2.4.2. Body Weight Monitoring

Starting from the first day of modeling, the body weight of all the mice was monitored daily using a high-precision electronic balance (accuracy ± 0.01 g) at a fixed time period each day throughout the experiment’s duration. For each mouse, the daily percentage of body weight loss relative to the initial body weight recorded on day 1 and the maximum weight reduction were calculated and recorded.
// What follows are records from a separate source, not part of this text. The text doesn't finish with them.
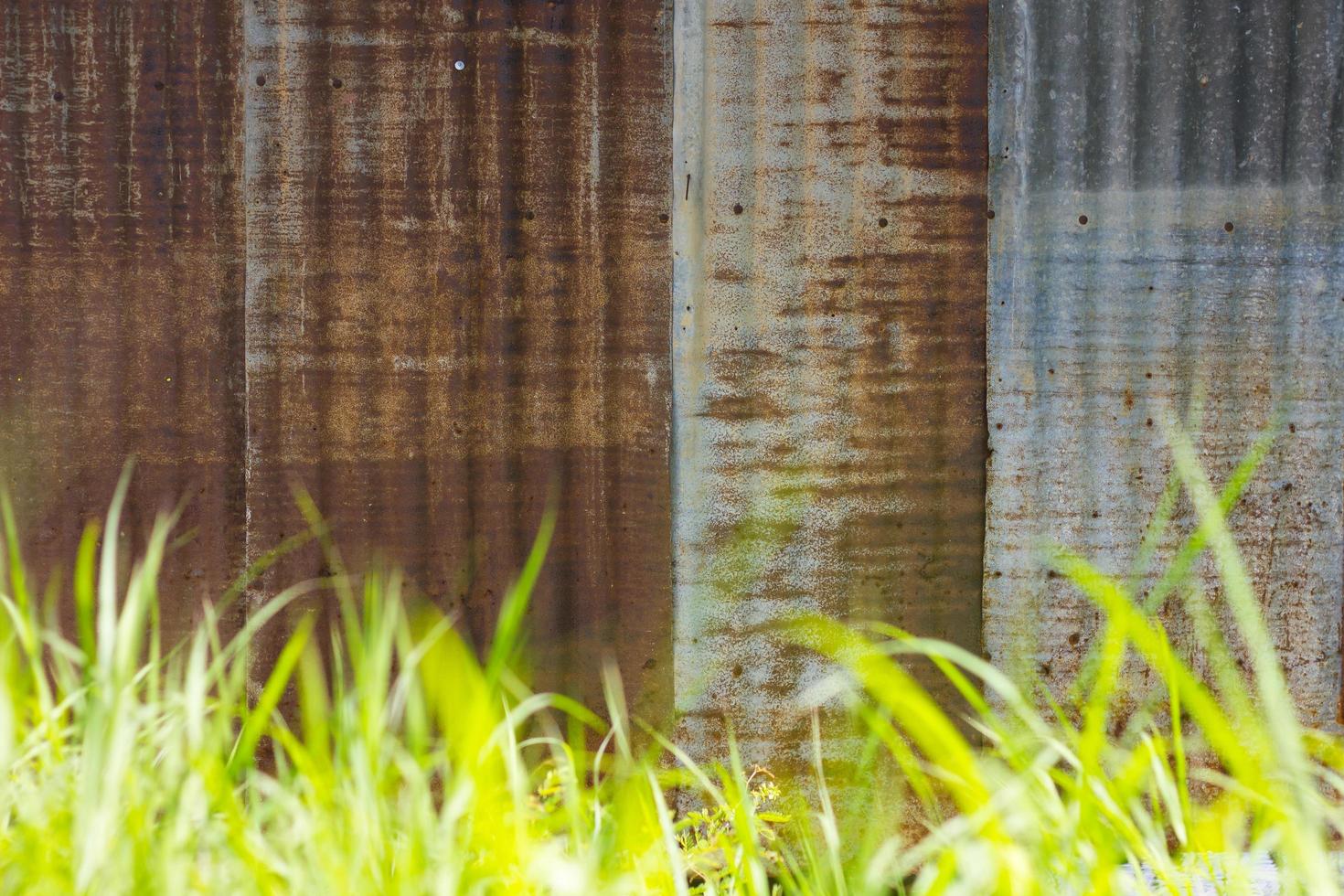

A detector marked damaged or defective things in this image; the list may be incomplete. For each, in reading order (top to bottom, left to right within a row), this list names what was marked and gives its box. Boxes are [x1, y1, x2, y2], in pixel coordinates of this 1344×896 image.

rust stain [0, 0, 247, 644]
rusty iron panel [0, 1, 247, 644]
rusty iron panel [241, 0, 673, 724]
rust stain [241, 0, 673, 724]
rust stain [673, 0, 987, 772]
rusty iron panel [677, 0, 995, 768]
rusty iron panel [980, 0, 1344, 720]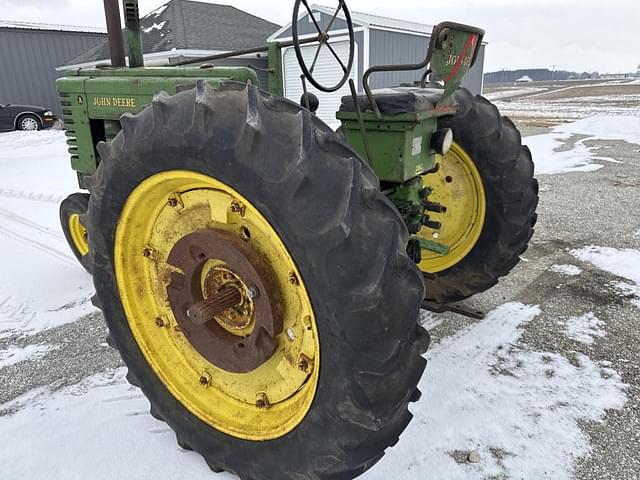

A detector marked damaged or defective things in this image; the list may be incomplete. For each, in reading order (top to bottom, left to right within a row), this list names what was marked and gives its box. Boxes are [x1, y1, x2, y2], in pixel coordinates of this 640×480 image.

All the mice sacrificed during the modeling procedures were rigorously excluded from the body weight data collection to ensure analytical integrity and prevent confounding variables.

2.4.3. Syndrome Observation

Changes in fur condition, posture anomalies, hunched back, responsiveness, activity status, dietary behaviors, and eye squinting of mice in each group following viral inoculation and during the model establishment procedure were observed and documented.

2.4.4. Organ Index

After the mice were weighed and euthanized, the thoracic and abdominal chambers were opened to remove the intact lungs, spleen, and thymus. The organs were weighed separately on an automated analytical balance. The spleen index, pulmonary index, and thymus index were determined using the following formula: organ index = (weight of the organ/body weight of the animal) × 100%.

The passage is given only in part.